With the first album being released in 1989, the UPK project has gone on to release another four albums. In their very popular songs, some of which have received significant airplay, they confront issues such as suicide, substance abuse and renal failure.
“We decided to use music because there were a lot of skilled musicians on the lands. Whilst there may be low numeracy and literacy levels and high unemployment and all these sorts of things there was still a lot of endemic skill in people,” says Public and Environmental Health Officer at Nganampa, Steph Rainow.
“In the original album a lot of the musicians were actually health workers or were directors of our local clinics. We thought there was real value in people writing songs about particular themes that related directly to themselves and the situations that they find themselves in communities today.”
Many of the songs are sung in language. This helps even more so in sending a message to the local communities.
“We thought that that way the messages were more accessible and a lot of the songs are in language, therefore that was the best chance we had to get the message through and, hopefully, get some measure of behavioural change as long as the infrastructure was there to facilitate that,” he says.
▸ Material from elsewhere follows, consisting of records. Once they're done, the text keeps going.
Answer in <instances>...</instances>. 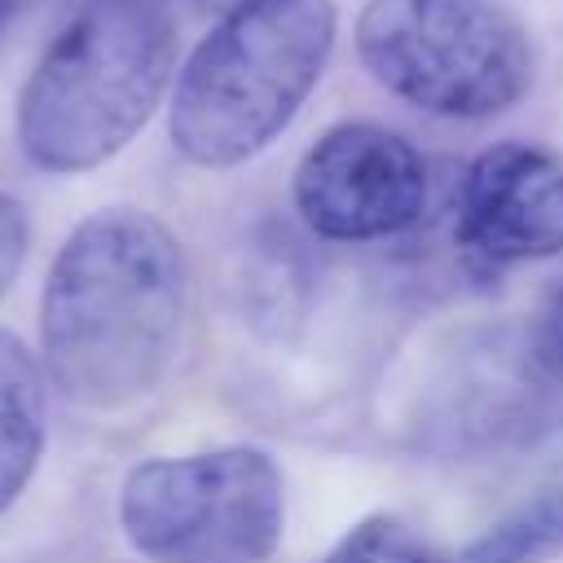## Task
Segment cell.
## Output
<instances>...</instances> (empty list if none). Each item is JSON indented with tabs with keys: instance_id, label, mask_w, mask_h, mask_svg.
Here are the masks:
<instances>
[{
	"instance_id": "ba28073f",
	"label": "cell",
	"mask_w": 563,
	"mask_h": 563,
	"mask_svg": "<svg viewBox=\"0 0 563 563\" xmlns=\"http://www.w3.org/2000/svg\"><path fill=\"white\" fill-rule=\"evenodd\" d=\"M44 453V374L35 356L0 330V515L26 493Z\"/></svg>"
},
{
	"instance_id": "3957f363",
	"label": "cell",
	"mask_w": 563,
	"mask_h": 563,
	"mask_svg": "<svg viewBox=\"0 0 563 563\" xmlns=\"http://www.w3.org/2000/svg\"><path fill=\"white\" fill-rule=\"evenodd\" d=\"M334 26L330 0H251L224 13L176 79L172 145L198 167L255 158L317 88Z\"/></svg>"
},
{
	"instance_id": "8992f818",
	"label": "cell",
	"mask_w": 563,
	"mask_h": 563,
	"mask_svg": "<svg viewBox=\"0 0 563 563\" xmlns=\"http://www.w3.org/2000/svg\"><path fill=\"white\" fill-rule=\"evenodd\" d=\"M295 207L330 242L391 238L418 224L427 207V163L383 123H339L303 154Z\"/></svg>"
},
{
	"instance_id": "8fae6325",
	"label": "cell",
	"mask_w": 563,
	"mask_h": 563,
	"mask_svg": "<svg viewBox=\"0 0 563 563\" xmlns=\"http://www.w3.org/2000/svg\"><path fill=\"white\" fill-rule=\"evenodd\" d=\"M528 352H532L537 369H541L554 387H563V282L554 286V295L545 299L537 325L528 330Z\"/></svg>"
},
{
	"instance_id": "277c9868",
	"label": "cell",
	"mask_w": 563,
	"mask_h": 563,
	"mask_svg": "<svg viewBox=\"0 0 563 563\" xmlns=\"http://www.w3.org/2000/svg\"><path fill=\"white\" fill-rule=\"evenodd\" d=\"M356 53L387 92L449 119L501 114L532 84V40L497 0H369Z\"/></svg>"
},
{
	"instance_id": "5b68a950",
	"label": "cell",
	"mask_w": 563,
	"mask_h": 563,
	"mask_svg": "<svg viewBox=\"0 0 563 563\" xmlns=\"http://www.w3.org/2000/svg\"><path fill=\"white\" fill-rule=\"evenodd\" d=\"M282 519V471L255 444L150 457L119 488V528L150 563H264Z\"/></svg>"
},
{
	"instance_id": "9c48e42d",
	"label": "cell",
	"mask_w": 563,
	"mask_h": 563,
	"mask_svg": "<svg viewBox=\"0 0 563 563\" xmlns=\"http://www.w3.org/2000/svg\"><path fill=\"white\" fill-rule=\"evenodd\" d=\"M559 550H563V479L537 488L523 506H515L493 528H484L462 550V563H545Z\"/></svg>"
},
{
	"instance_id": "30bf717a",
	"label": "cell",
	"mask_w": 563,
	"mask_h": 563,
	"mask_svg": "<svg viewBox=\"0 0 563 563\" xmlns=\"http://www.w3.org/2000/svg\"><path fill=\"white\" fill-rule=\"evenodd\" d=\"M325 563H444L422 537H413L405 523L374 515L365 523H356L330 554Z\"/></svg>"
},
{
	"instance_id": "4fadbf2b",
	"label": "cell",
	"mask_w": 563,
	"mask_h": 563,
	"mask_svg": "<svg viewBox=\"0 0 563 563\" xmlns=\"http://www.w3.org/2000/svg\"><path fill=\"white\" fill-rule=\"evenodd\" d=\"M202 9H211V13H233V9H242V4H251V0H198Z\"/></svg>"
},
{
	"instance_id": "6da1fadb",
	"label": "cell",
	"mask_w": 563,
	"mask_h": 563,
	"mask_svg": "<svg viewBox=\"0 0 563 563\" xmlns=\"http://www.w3.org/2000/svg\"><path fill=\"white\" fill-rule=\"evenodd\" d=\"M185 321V255L136 207L75 224L44 277L40 352L53 387L88 409H123L158 387Z\"/></svg>"
},
{
	"instance_id": "7c38bea8",
	"label": "cell",
	"mask_w": 563,
	"mask_h": 563,
	"mask_svg": "<svg viewBox=\"0 0 563 563\" xmlns=\"http://www.w3.org/2000/svg\"><path fill=\"white\" fill-rule=\"evenodd\" d=\"M26 238H31V229H26V211H22L9 194H0V295L9 290V282H13L18 268H22Z\"/></svg>"
},
{
	"instance_id": "52a82bcc",
	"label": "cell",
	"mask_w": 563,
	"mask_h": 563,
	"mask_svg": "<svg viewBox=\"0 0 563 563\" xmlns=\"http://www.w3.org/2000/svg\"><path fill=\"white\" fill-rule=\"evenodd\" d=\"M457 238L484 264H523L559 255L563 158L523 141L488 145L462 176Z\"/></svg>"
},
{
	"instance_id": "7a4b0ae2",
	"label": "cell",
	"mask_w": 563,
	"mask_h": 563,
	"mask_svg": "<svg viewBox=\"0 0 563 563\" xmlns=\"http://www.w3.org/2000/svg\"><path fill=\"white\" fill-rule=\"evenodd\" d=\"M176 66V26L158 0H92L35 62L18 101V141L44 172L114 158L154 114Z\"/></svg>"
},
{
	"instance_id": "5bb4252c",
	"label": "cell",
	"mask_w": 563,
	"mask_h": 563,
	"mask_svg": "<svg viewBox=\"0 0 563 563\" xmlns=\"http://www.w3.org/2000/svg\"><path fill=\"white\" fill-rule=\"evenodd\" d=\"M9 9H13V0H0V31H4V22H9Z\"/></svg>"
}]
</instances>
Steph even says that when questioned about a certain issue he can simply recite a song verse and most will instantly understand it.
“I can go to a meeting about environmental health issues and sit in a council meeting and they’ll say ‘well what’s environmental health?’ and I’ll just start singing a verse out of a song and they’ll go ‘of course, we all know what this is about’,” Steph explains.
UPK doesn’t know when they will release another album, although there is demand for it in the community.
“The fact that we’ve now got five albums, and there was a long gap between 1989 and 2002 but there were continual requests to keep producing this music and we’ve now got grandsons of the original musicians playing on these albums,” he says.